BEGIN EXTRACT PROVIDED
Knowledge can be of at least two kinds: human wisdom and divine wisdom. Human wisdom can be acquired by many means, especially reading and listening to others and reflecting on one’s experiences.

Knowledge was not an end in itself for John. It was for a mission. He wanted to be a priest. Once his fellow cowherds wanted to play and invited him to join them but he refused. Even when they beat him for not joining them, he would not yield. When they again insisted that he play with them, he retorted: “Hit me again if you want to, but I’ll never join you in playing because I want to study and become a priest.”5

John had been given a phenomenal memory. For him to listen to a teacher in class or reading a book was the same as memorizing.

He loved reading. He read books borrowed from other people while he tended cows. Even when he was into the farm work of hoeing and weeding, he kept reading. He was greedy for knowledge and so he read whenever he could. He could keep groups of youngsters and adults spellbound listening to narration of stories he had read. This was an apostolate he engaged in even when he was small. “My studies, extensive reading, and coaching of students took most of the day and a good part of the night. Often when it was time to get up in the morning, I was still reading Livy, which I had taken up the previous evening.”6

John was a very keen observer of people even when young. He learnt much wisdom from this ability he had. Regarding the friends he chose, he said that he divided his schoolmates and later on the seminarians into three distinct categories. He made friends with only the best, the best in character, piety and studies. This knack of observation he carried into other areas too. When he watched magicians and other village entertainers he observed how they did the tricks and when he got home, he tried them out until he could beat them in their own trade. All this had a purpose: to attract people to listen to a sermon or say some prayers.

John had started his formal schooling much later than others of his time. When he finally got to school he was already fifteen years old (1830). He was able to make up for lost time by doing three classes in one year alone. He was a very intelligent student and his keen memory helped him enormously. During his studies at the seminary, he always topped his class with ease and carried away the prizes given to the best students both in character and studies.
END EXTRACT PROVIDED
BEGIN RECORDED INFORMATION
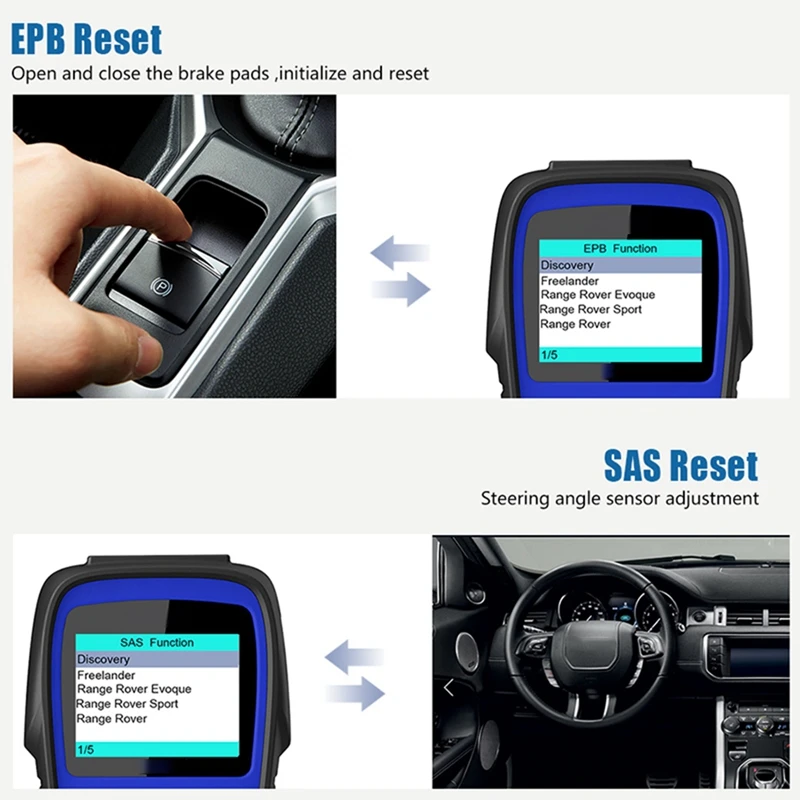 EPB Reset
Open and close the brake pads ,initialize and reset

EPB Function
Discovery
Freelander
Range Rover Evoque
Range Rover Sport
Range Rover
1/5

SAS Reset
Steering angle sensor adjustment

SAS Function
Discovery
Freelander
Range Rover Evoque
Range Rover Sport
Range Rover
1/5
END RECORDED INFORMATION
According to the excerpt about John, how old was he when he finally got to school? The records come from a different source than the excerpt about John.

YOUR SOLUTION:
He was fifteen years old (1830).